In addition to his scripts for T.H.U.N.D.E.R. Agents, Brown was a contributor to Creepy, Skywald's Nightmare and other comic books. He scripted for Mars Attacks when Topps introduced its line of comics in the 1990s. He also wrote several paperbacks about trading cards, country music and rock, including the Encyclopedia of Country and Western Music (1971).

==Radio==
His interest in classic country music led him into DJ work with several New Jersey radio stations (WTTM, WNJN, WDVR).

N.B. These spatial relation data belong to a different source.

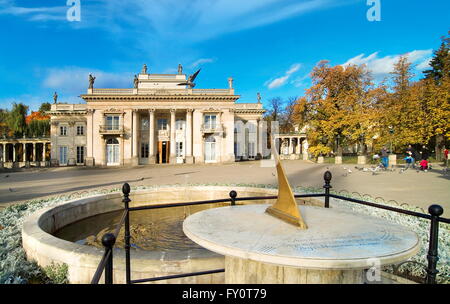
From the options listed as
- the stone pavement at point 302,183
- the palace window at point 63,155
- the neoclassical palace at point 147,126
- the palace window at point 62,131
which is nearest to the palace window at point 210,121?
the neoclassical palace at point 147,126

In 2000, Brown and his wife Abby relocated to Dripping Springs, Texas, where he launched classic country music programs on KDRP-FM and Austin's KOOP (FM).

==Death==
Brown died in Bee Cave, Texas, on August 11, 2026, at the age of 84.

==Awards==
In 1965, Brown won two Alley Awards (Best Giant Comic, Best New Strip or Book) as co-creator of T.H.U.N.D.E.R. Agents.

==Bibliography==
- Encyclopedia of Rock 'n Roll (with Gary Friedrich) Tower Books, 1971.
- So You Think You Know Rock & Roll (with Gary Friedrich) Tower Books, 1971.
- Encyclopedia of Country and Western Music (with Gary Friedrich) Tower Books, 1971.
- The Great Old Bubble Gum Cards and Some Cigarette Cards (with Woody Gelman) Prime Press, 1977.
- Great Old Bubblegum Cards Outlet, 1978.
- Marvel Comics Postcard Book (with Woody Gelman) Marvel, 1978.